PAIGE BUSH

Side Hustle: Small Project Turns to Big Bliss for Jade Billo

When Jade Billo opened her downtown Kitchener yoga studio Big Bliss in 2016, she was the embodiment of hustle. 

“I had myself on for 39 classes a week,” she said. “I taught at 6:45 a.m., I taught at noon, and then I taught four classes at night and five classes on Saturday.” 

Born and raised downtown Kitchener, Billo has lived in the area ever since, apart from a year and a half spent in Montreal. 

In 2014, the company that Billo was working for as a data conversion programmer got bought out, her role changed, and she started working from home. 

“I was convinced I was going to get laid off,” she said. “I felt useless.”

At the same time, she was beginning to get the sense that downtown Kitchener was about to take off. 

“I had to be a part of it,” she said. “Because me and my husband grew up here, I was so excited for it.”

In 2012, Billo earned her Zumba certification and began teaching classes at GoodLife. It was her first side hustle and she was hooked. 

Not long after this, she began to develop knee problems from the high impact nature of her Zumba classes. So she turned to Yoga as another option to stay active, eventually becoming a certified Yoga instructor

In 2016, the possibility of renting her own space downtown Kitchener presented itself. But after several options fell through she began to get discouraged. So she took a job interview with another tech company, not really knowing where her future was headed. She bombed the interview. This gave her the motivation to give her dream one more shot. 

Then she found a space at Zion United Church on Weber Street. In the church there was a gymnasium that offered a more affordable real estate option than most other options she had looked at to that point. This came with more than its fair share of quirks. 

“The floor was old shuffleboard tiles that were yellow and scraping off in spots, there were bats in the space — it was bad,” she said. “Think of a school from the 1950s and imagine that someone closed the doors on it back then and didn’t open them until now. That’s what it was like.” 

After much hard work preparing the space, Big Bliss officially opened its doors on August 29, 2016. The first few months were quite slow. But by the end of its first year, the studio had nearly 40 members. 

On June 24, 2017, Billo’s birthday, she heard a rumour that her landlord at Zion United Church wanted to sell the building. At the time she had been ready to invest significant money into the place in order to introduce hot yoga. 

After months of searching, Billo finally found a new space for Big Bliss on Duke Street in November 2017. 

She and her husband got keys to the place on Dec. 4, but it was supposed to take 21 days to get permits with  city staff going on holidays for last two weeks of December. 

“I wrote [the city] this really sad letter and asked them to please, please have it done before they went on vacation.” 

And on the Dec. 12, they got their approval and the last two weeks of December were a complete blur as two walls came down, a new wall went up, everything was painted. 

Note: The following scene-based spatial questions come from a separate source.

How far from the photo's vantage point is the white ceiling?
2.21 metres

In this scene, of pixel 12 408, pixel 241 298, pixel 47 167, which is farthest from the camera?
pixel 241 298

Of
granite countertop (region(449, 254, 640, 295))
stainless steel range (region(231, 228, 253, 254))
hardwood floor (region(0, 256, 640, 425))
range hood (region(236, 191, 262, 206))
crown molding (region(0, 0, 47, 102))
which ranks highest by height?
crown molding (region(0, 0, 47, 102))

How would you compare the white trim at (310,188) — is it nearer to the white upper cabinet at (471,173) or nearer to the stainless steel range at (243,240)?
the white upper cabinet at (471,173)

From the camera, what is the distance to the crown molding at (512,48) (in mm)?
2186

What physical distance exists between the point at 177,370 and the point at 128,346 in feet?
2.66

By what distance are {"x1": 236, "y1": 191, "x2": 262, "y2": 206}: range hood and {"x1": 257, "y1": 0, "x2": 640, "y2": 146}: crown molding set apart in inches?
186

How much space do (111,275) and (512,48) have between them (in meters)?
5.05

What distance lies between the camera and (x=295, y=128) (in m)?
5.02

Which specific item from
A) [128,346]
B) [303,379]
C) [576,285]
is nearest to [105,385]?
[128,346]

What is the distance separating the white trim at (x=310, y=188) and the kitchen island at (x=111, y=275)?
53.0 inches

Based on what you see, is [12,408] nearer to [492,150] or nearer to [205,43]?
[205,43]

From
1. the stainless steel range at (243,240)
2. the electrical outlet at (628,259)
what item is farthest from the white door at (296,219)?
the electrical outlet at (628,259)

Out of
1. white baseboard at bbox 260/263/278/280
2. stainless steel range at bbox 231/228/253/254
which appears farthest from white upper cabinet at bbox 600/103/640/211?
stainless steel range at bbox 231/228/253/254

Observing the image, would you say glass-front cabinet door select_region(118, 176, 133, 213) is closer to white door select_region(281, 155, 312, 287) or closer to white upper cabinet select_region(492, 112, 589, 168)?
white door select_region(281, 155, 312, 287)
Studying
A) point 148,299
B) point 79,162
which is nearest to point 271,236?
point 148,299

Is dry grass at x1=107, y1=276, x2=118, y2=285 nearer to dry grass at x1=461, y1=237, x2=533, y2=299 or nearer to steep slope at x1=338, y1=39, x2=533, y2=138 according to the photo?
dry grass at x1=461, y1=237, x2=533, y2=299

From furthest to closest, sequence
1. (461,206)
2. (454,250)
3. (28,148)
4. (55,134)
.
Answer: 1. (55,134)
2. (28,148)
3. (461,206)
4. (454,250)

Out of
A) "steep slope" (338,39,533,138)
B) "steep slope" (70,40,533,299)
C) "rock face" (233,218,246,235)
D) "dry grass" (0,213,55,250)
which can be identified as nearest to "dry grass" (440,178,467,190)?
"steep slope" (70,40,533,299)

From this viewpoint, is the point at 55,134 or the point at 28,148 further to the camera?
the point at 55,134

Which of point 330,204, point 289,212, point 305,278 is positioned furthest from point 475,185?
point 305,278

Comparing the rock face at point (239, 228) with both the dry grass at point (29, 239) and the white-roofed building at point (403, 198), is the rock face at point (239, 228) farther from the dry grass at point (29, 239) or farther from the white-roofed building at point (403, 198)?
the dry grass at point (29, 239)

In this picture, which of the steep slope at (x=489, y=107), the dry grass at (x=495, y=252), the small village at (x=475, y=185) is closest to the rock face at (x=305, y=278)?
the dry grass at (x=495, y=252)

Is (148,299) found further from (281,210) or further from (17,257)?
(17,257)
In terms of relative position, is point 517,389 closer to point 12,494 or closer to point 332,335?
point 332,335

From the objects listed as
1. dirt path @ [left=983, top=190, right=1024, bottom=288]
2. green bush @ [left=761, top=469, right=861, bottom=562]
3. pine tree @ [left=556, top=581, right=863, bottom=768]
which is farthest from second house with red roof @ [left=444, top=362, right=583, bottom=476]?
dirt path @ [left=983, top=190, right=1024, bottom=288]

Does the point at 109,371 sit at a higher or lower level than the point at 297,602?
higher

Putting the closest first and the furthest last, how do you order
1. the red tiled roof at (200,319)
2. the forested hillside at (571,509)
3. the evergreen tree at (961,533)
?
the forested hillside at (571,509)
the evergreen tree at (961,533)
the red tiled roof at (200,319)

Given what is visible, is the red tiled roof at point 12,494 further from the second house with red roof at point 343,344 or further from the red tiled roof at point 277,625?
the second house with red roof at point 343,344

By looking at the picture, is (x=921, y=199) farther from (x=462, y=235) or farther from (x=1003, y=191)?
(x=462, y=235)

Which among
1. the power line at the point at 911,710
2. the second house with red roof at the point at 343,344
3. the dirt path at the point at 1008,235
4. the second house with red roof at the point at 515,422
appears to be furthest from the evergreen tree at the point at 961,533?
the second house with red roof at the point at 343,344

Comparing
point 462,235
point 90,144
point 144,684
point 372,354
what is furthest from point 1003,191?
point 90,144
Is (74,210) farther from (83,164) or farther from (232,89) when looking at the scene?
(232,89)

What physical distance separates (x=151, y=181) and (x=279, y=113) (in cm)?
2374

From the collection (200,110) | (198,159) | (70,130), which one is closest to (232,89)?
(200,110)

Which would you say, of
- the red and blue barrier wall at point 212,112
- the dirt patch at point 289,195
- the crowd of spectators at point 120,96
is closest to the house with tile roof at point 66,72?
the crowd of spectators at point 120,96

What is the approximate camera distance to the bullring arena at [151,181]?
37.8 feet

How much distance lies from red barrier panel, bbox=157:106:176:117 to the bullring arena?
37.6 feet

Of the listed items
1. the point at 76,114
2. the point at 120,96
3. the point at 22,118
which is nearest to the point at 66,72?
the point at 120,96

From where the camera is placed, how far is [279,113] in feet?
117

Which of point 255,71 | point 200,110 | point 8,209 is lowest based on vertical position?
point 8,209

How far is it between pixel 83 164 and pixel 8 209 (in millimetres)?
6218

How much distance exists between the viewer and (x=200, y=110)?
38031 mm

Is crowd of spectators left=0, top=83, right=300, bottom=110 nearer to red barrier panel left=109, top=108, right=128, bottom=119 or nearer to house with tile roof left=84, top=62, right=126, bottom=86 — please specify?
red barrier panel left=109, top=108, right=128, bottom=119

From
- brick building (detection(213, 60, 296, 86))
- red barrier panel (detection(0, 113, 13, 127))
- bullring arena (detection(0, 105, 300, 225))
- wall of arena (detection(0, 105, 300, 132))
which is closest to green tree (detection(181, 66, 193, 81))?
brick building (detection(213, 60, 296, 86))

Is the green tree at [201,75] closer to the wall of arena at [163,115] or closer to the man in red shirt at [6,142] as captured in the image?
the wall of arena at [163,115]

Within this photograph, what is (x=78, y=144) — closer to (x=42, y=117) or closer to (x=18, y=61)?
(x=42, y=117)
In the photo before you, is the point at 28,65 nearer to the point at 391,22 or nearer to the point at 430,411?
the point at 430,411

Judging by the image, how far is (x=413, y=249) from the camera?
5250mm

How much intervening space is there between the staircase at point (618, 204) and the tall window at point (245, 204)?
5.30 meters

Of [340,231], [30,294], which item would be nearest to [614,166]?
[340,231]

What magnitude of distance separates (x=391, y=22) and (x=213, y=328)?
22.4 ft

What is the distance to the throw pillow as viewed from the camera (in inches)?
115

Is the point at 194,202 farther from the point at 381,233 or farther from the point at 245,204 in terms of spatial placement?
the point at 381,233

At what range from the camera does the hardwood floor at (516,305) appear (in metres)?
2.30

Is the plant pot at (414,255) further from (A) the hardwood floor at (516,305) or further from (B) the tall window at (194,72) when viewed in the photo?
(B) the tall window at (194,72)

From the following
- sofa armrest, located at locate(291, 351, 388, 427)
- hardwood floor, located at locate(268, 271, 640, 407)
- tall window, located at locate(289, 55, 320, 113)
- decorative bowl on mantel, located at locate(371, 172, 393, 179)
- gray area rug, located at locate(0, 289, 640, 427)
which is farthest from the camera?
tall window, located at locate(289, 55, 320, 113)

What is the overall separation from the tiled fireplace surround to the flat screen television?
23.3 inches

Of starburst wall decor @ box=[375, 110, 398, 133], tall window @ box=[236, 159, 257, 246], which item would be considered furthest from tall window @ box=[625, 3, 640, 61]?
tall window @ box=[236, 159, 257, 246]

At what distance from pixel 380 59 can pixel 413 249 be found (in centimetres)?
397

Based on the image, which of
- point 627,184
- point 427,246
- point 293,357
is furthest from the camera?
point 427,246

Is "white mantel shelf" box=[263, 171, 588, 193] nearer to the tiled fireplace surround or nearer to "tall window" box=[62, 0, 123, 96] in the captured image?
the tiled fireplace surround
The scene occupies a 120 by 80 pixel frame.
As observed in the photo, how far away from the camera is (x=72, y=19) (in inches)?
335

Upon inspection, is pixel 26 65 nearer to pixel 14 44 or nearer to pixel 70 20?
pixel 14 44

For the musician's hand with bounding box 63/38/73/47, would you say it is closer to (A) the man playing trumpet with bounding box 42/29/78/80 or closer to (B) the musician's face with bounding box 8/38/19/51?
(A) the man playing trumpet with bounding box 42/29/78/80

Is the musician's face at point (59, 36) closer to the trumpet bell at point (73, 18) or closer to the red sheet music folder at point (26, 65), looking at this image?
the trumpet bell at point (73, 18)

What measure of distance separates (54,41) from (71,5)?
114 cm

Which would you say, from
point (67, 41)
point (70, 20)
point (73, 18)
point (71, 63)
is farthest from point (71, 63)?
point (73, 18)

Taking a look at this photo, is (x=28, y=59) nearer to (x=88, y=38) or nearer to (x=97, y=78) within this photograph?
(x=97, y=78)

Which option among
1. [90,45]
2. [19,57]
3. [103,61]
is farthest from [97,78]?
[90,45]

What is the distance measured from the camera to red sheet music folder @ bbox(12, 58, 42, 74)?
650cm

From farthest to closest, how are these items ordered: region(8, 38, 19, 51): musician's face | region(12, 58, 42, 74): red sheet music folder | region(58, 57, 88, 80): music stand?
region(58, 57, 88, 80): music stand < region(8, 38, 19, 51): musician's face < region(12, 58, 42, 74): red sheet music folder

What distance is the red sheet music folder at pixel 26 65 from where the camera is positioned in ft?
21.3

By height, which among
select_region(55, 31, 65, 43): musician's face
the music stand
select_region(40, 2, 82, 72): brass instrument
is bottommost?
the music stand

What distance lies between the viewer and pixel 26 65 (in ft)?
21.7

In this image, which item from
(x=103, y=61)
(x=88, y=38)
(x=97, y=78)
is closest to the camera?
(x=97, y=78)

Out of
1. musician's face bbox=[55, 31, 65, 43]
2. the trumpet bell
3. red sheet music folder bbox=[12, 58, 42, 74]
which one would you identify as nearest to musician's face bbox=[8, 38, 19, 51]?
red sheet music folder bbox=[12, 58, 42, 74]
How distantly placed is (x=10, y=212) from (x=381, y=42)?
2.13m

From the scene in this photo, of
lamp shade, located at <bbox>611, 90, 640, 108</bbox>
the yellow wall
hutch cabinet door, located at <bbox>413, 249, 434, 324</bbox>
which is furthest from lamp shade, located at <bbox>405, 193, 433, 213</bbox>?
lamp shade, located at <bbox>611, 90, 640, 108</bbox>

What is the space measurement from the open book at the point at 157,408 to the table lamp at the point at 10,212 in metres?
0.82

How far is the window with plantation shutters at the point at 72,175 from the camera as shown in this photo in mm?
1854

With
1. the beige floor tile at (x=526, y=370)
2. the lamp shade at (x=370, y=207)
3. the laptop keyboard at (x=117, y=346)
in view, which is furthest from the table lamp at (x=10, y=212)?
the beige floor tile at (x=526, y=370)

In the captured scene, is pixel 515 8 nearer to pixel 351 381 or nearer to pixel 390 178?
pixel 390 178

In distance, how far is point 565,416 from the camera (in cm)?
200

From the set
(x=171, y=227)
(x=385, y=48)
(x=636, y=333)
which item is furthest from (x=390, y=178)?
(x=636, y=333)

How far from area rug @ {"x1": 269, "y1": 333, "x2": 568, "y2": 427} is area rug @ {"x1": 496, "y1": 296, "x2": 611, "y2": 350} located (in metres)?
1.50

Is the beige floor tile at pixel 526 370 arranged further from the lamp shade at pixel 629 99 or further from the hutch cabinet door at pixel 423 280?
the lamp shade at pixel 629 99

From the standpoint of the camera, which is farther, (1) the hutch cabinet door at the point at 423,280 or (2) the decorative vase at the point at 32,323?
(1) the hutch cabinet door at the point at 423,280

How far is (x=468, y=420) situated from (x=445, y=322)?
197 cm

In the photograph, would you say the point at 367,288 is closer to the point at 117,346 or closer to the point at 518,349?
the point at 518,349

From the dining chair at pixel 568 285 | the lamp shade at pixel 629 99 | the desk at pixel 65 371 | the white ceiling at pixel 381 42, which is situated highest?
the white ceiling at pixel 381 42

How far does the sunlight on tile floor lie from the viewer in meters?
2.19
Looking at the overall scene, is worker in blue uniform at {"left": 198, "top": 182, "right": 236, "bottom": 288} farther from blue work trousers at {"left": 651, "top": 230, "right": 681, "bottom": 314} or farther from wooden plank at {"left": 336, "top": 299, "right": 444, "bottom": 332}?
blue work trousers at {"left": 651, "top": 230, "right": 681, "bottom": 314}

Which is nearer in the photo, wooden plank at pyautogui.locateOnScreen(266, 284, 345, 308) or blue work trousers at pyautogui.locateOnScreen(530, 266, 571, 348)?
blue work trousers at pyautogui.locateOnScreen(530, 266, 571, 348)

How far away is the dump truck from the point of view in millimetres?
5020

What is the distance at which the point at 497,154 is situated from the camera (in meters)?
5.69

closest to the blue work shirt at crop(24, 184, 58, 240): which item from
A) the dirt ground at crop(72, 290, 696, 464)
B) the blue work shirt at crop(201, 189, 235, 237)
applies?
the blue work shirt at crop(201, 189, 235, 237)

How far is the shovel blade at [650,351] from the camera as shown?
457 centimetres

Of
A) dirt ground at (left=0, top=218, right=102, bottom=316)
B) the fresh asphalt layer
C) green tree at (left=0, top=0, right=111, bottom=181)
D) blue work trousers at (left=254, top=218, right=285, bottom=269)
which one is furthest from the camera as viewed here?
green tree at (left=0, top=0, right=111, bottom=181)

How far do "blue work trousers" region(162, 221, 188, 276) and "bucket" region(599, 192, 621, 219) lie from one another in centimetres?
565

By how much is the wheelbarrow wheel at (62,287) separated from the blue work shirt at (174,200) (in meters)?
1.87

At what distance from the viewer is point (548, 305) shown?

“We were slated to open Jan. 2,” she said. “That first class that we did, the night before there was garbage everywhere. Some of our regulars came and I felt really bad for them because they got drywall dust on them.” 

But a bit of drywall dust was not going to keep people away. 

“We doubled our membership in the first two months of being in the new space,” Billo said. 

Big Bliss continues to grow. Currently there are around 140 members, though Billo dreams of one day reaching 500 members and opening a second location. What was once her side hustle has now become her full hustle. 

“I’m so excited to just focus on Big Bliss,” she said. “I hated being half-assed in two different things.”